Welcome to the first ever nipple-off. This spirited bout pits Joe Rogan against Ishmael (Randy Quaid) from the supremely underrated 1996 Farrelly Brothers comedy “Kingpin.”
In the boxing world, they say styles make fights, and the nipple game is no different. In the red corner, we have Joe Rogan, who decided to gift to the world a 20-minute video of himself doing strange things in his backyard ice bath:
There are two things you’ll notice about the footage. One, his head has gotten so big he no longer classifies as a mammal, but rather an arthropod, due to his segmented body shape and jointed appendages. He’s basically a giant meat ant. And two, his nipples are now the most chiseled part of his physique, capable of being used by jewelers to cleave facets into diamonds.

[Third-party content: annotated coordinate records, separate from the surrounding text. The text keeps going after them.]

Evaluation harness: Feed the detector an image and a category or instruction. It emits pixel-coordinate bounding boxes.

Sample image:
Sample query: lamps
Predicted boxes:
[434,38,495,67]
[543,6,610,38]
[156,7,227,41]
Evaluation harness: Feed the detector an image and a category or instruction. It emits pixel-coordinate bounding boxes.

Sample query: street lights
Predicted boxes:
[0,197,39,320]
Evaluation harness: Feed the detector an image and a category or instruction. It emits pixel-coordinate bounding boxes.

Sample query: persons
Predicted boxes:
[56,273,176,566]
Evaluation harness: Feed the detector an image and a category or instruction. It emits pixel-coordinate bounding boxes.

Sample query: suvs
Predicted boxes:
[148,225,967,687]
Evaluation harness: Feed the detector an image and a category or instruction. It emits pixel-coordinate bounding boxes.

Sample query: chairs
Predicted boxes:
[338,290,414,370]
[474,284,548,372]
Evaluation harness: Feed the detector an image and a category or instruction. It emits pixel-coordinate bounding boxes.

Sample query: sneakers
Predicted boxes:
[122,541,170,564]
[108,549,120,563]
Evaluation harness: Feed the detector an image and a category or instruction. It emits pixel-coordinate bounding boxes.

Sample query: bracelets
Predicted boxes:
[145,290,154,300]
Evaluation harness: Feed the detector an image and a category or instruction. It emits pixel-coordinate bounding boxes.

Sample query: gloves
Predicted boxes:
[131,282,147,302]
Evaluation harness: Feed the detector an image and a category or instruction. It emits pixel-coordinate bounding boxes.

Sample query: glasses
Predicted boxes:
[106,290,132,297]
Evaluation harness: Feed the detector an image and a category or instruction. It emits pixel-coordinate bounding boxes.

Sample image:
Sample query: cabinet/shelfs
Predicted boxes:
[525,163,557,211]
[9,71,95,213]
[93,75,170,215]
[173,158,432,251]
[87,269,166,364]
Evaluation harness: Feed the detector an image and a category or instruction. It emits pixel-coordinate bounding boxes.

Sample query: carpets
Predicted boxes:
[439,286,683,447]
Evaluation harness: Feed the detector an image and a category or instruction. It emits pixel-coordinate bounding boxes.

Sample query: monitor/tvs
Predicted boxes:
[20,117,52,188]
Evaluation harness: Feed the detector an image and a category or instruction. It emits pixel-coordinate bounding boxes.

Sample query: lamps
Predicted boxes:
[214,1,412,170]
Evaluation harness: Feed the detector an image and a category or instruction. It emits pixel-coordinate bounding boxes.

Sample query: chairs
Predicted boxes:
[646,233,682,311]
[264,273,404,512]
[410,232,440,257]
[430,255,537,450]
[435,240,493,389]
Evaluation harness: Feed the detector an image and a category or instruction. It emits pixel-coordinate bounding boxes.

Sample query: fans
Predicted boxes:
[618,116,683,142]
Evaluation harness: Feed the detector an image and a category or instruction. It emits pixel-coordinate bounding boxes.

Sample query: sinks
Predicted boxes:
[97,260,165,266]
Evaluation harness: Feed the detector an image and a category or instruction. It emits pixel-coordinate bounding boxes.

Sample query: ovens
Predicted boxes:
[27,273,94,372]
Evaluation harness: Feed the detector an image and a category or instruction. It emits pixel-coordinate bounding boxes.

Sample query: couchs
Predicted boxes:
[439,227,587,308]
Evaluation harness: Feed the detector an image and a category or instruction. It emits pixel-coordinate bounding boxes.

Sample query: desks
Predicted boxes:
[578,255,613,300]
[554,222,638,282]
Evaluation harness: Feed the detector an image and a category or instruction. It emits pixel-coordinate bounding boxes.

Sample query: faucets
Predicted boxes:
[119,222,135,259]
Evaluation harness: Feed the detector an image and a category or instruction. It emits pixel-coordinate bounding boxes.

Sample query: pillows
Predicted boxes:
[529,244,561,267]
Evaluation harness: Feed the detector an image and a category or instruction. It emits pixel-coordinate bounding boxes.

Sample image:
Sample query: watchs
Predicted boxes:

I’ve always been partial to the round brilliant cut myself.
Over in the blue corner, we have Ishmael from “Kingpin,” one of the funniest flicks from the ’90s and a SEVERELY underappreciated gem. Ishmael doesn’t quite have the chest fangs that Rogan has, but he makes up for it with commanding overall circumference.
Many would compare his areolas to pepperoni slices, but the ever-loveable Ishmael is well beyond such tired comparisons. His are much larger and more delectable than your typical supermarket pepperoni slices. So if we’re sticking to cold cuts, a more apt comparison would be imported Genoa salami.
Between Joe Rogan and Ishmael, who wins this slobberknocker of sloppy nipples? Well, quite frankly, Rogan’s nips make me supremely uncomfortable. I can’t make eye contact with them. Plus, I’m a big fan of Genoa, salami, and Genoa salami. So my vote goes to Ishmael, though your mileage may vary.